§ DATASET CONTENT:
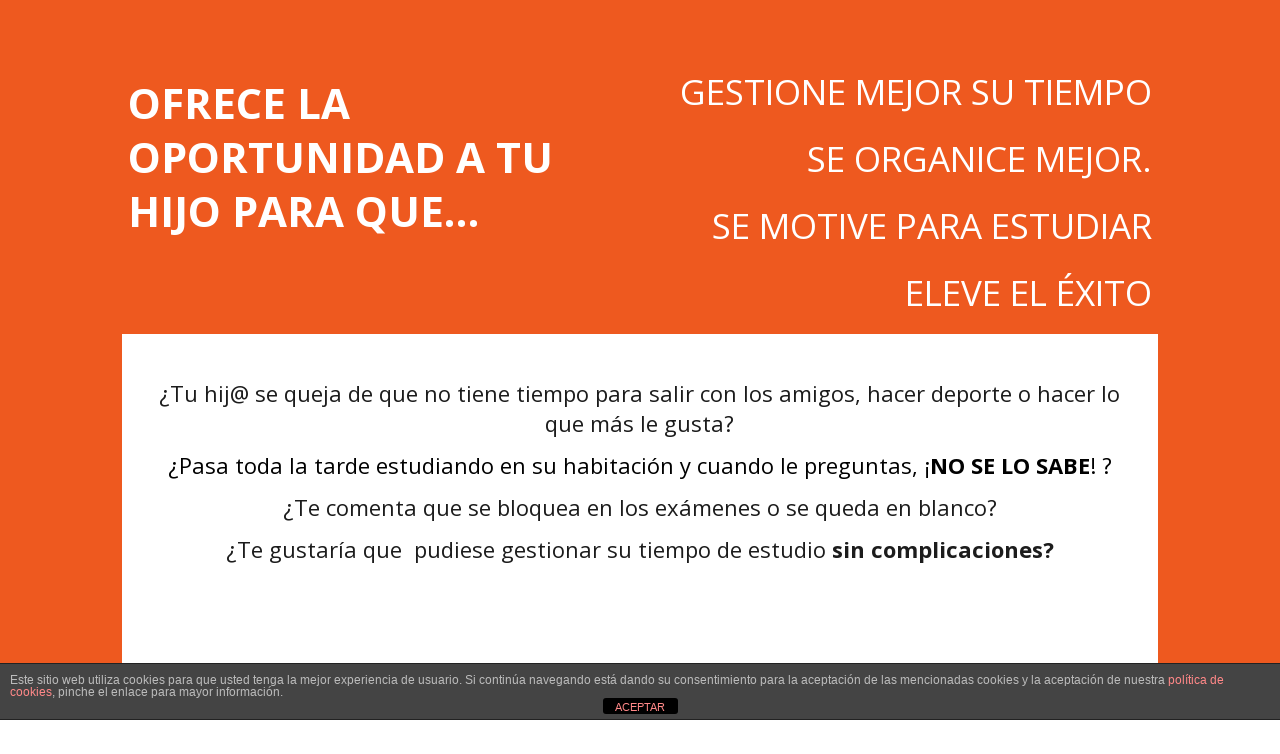

--- FILE ---
content_type: text/css
request_url: https://www.avanzamospedagogia.com/wp-content/plugins/ameliabooking/extensions/divi_amelia/styles/divi-amelia.css?ver=6.0
body_size: -76
content:
.divi_booking:before {
    content: "" !important;
    background-image: url(../includes/images/amelia-logo-admin-icon.svg);
    background-repeat: no-repeat;
    background-position: center center;
    margin: 0 auto 5px;
    width: 20px;
    height: 20px;
    margin-bottom: 1px !important;
}


.divi_customer:before {
    content: "" !important;
    background-image: url(../includes/images/amelia-logo-admin-icon.svg);
    background-repeat: no-repeat;
    background-position: center center;
    margin: 0 auto 5px;
    width: 20px;
    height: 20px;
    margin-bottom: 1px !important;
}


.divi_employee:before {
    content: "" !important;
    background-image: url(../includes/images/amelia-logo-admin-icon.svg);
    background-repeat: no-repeat;
    background-position: center center;
    margin: 0 auto 5px;
    width: 20px;
    height: 20px;
    margin-bottom: 1px !important;
}



.divi_catalog:before {
    content: "" !important;
    background-image: url(../includes/images/amelia-logo-admin-icon.svg);
    background-repeat: no-repeat;
    background-position: center center;
    margin: 0 auto 5px;
    width: 20px;
    height: 20px;
    margin-bottom: 1px !important;
}


.divi_search:before {
    content: "" !important;
    background-image: url(../includes/images/amelia-logo-admin-icon.svg);
    background-repeat: no-repeat;
    background-position: center center;
    margin: 0 auto 5px;
    width: 20px;
    height: 20px;
    margin-bottom: 1px !important;
}


.divi_events:before {
    content: "" !important;
    background-image: url(../includes/images/amelia-logo-admin-icon.svg);
    background-repeat: no-repeat;
    background-position: center center;
    margin: 0 auto 5px;
    width: 20px;
    height: 20px;
    margin-bottom: 1px !important;
}

.divi_step_booking:before {
    content: "" !important;
    background-image: url(../includes/images/amelia-logo-beta-divi.svg);
    background-repeat: no-repeat;
    background-position: center center;
    margin: 0 auto 5px;
    height: 20px;
    margin-bottom: 1px !important;
}

.divi_catalog_booking:before {
    content: "" !important;
    background-image: url(../includes/images/amelia-logo-beta-divi.svg);
    background-repeat: no-repeat;
    background-position: center center;
    margin: 0 auto 5px;
    height: 20px;
    margin-bottom: 1px !important;
}



--- FILE ---
content_type: text/css
request_url: https://www.avanzamospedagogia.com/wp-content/et-cache/397/et-core-unified-deferred-397.min.css?ver=1742758662
body_size: -25
content:
.et_pb_text_8.et_pb_text{color:#000000!important}.et_pb_text_8{font-size:20px}.et_pb_text_8 ul li{line-height:1.4em;line-height:1.4em;text-align:left}.et_pb_text_8 ol li{line-height:2em;font-size:20px;line-height:2em}.et_pb_text_8 h2{font-size:38px;color:#0c71c3!important;text-align:center}.et_pb_text_8 ol{list-style-position:outside!important;padding-left:100px!important}.et_pb_text_9{line-height:1.8em;font-size:20px;line-height:1.8em}.et_pb_text_9 h2{font-size:34px;color:#1414b4!important;text-align:center}.et_pb_text_10{padding-bottom:53px!important}.et_pb_button_0,.et_pb_button_0:after,.et_pb_button_1,.et_pb_button_1:after{transition:all 300ms ease 0ms}.et_pb_section_5.et_pb_section{margin-top:-76px}.et_pb_image_1{text-align:center}.et_pb_image_2,.et_pb_image_3,.et_pb_image_4{text-align:left;margin-left:0}@media only screen and (max-width:980px){.et_pb_image_1 .et_pb_image_wrap img,.et_pb_image_2 .et_pb_image_wrap img,.et_pb_image_3 .et_pb_image_wrap img,.et_pb_image_4 .et_pb_image_wrap img{width:auto}}@media only screen and (max-width:767px){.et_pb_image_1 .et_pb_image_wrap img,.et_pb_image_2 .et_pb_image_wrap img,.et_pb_image_3 .et_pb_image_wrap img,.et_pb_image_4 .et_pb_image_wrap img{width:auto}}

§ PROBLEM:
Every line in the data above needs to be given again exactly, pictures aside.

§ EXERCISE SOLUTION:
--- FILE ---
content_type: text/css
request_url: https://www.avanzamospedagogia.com/wp-content/plugins/ameliabooking/extensions/divi_amelia/styles/divi-amelia.css?ver=6.0
body_size: -76
content:
.divi_booking:before {
    content: "" !important;
    background-image: url(../includes/images/amelia-logo-admin-icon.svg);
    background-repeat: no-repeat;
    background-position: center center;
    margin: 0 auto 5px;
    width: 20px;
    height: 20px;
    margin-bottom: 1px !important;
}


.divi_customer:before {
    content: "" !important;
    background-image: url(../includes/images/amelia-logo-admin-icon.svg);
    background-repeat: no-repeat;
    background-position: center center;
    margin: 0 auto 5px;
    width: 20px;
    height: 20px;
    margin-bottom: 1px !important;
}


.divi_employee:before {
    content: "" !important;
    background-image: url(../includes/images/amelia-logo-admin-icon.svg);
    background-repeat: no-repeat;
    background-position: center center;
    margin: 0 auto 5px;
    width: 20px;
    height: 20px;
    margin-bottom: 1px !important;
}



.divi_catalog:before {
    content: "" !important;
    background-image: url(../includes/images/amelia-logo-admin-icon.svg);
    background-repeat: no-repeat;
    background-position: center center;
    margin: 0 auto 5px;
    width: 20px;
    height: 20px;
    margin-bottom: 1px !important;
}


.divi_search:before {
    content: "" !important;
    background-image: url(../includes/images/amelia-logo-admin-icon.svg);
    background-repeat: no-repeat;
    background-position: center center;
    margin: 0 auto 5px;
    width: 20px;
    height: 20px;
    margin-bottom: 1px !important;
}


.divi_events:before {
    content: "" !important;
    background-image: url(../includes/images/amelia-logo-admin-icon.svg);
    background-repeat: no-repeat;
    background-position: center center;
    margin: 0 auto 5px;
    width: 20px;
    height: 20px;
    margin-bottom: 1px !important;
}

.divi_step_booking:before {
    content: "" !important;
    background-image: url(../includes/images/amelia-logo-beta-divi.svg);
    background-repeat: no-repeat;
    background-position: center center;
    margin: 0 auto 5px;
    height: 20px;
    margin-bottom: 1px !important;
}

.divi_catalog_booking:before {
    content: "" !important;
    background-image: url(../includes/images/amelia-logo-beta-divi.svg);
    background-repeat: no-repeat;
    background-position: center center;
    margin: 0 auto 5px;
    height: 20px;
    margin-bottom: 1px !important;
}



--- FILE ---
content_type: text/css
request_url: https://www.avanzamospedagogia.com/wp-content/et-cache/397/et-core-unified-deferred-397.min.css?ver=1742758662
body_size: -25
content:
.et_pb_text_8.et_pb_text{color:#000000!important}.et_pb_text_8{font-size:20px}.et_pb_text_8 ul li{line-height:1.4em;line-height:1.4em;text-align:left}.et_pb_text_8 ol li{line-height:2em;font-size:20px;line-height:2em}.et_pb_text_8 h2{font-size:38px;color:#0c71c3!important;text-align:center}.et_pb_text_8 ol{list-style-position:outside!important;padding-left:100px!important}.et_pb_text_9{line-height:1.8em;font-size:20px;line-height:1.8em}.et_pb_text_9 h2{font-size:34px;color:#1414b4!important;text-align:center}.et_pb_text_10{padding-bottom:53px!important}.et_pb_button_0,.et_pb_button_0:after,.et_pb_button_1,.et_pb_button_1:after{transition:all 300ms ease 0ms}.et_pb_section_5.et_pb_section{margin-top:-76px}.et_pb_image_1{text-align:center}.et_pb_image_2,.et_pb_image_3,.et_pb_image_4{text-align:left;margin-left:0}@media only screen and (max-width:980px){.et_pb_image_1 .et_pb_image_wrap img,.et_pb_image_2 .et_pb_image_wrap img,.et_pb_image_3 .et_pb_image_wrap img,.et_pb_image_4 .et_pb_image_wrap img{width:auto}}@media only screen and (max-width:767px){.et_pb_image_1 .et_pb_image_wrap img,.et_pb_image_2 .et_pb_image_wrap img,.et_pb_image_3 .et_pb_image_wrap img,.et_pb_image_4 .et_pb_image_wrap img{width:auto}}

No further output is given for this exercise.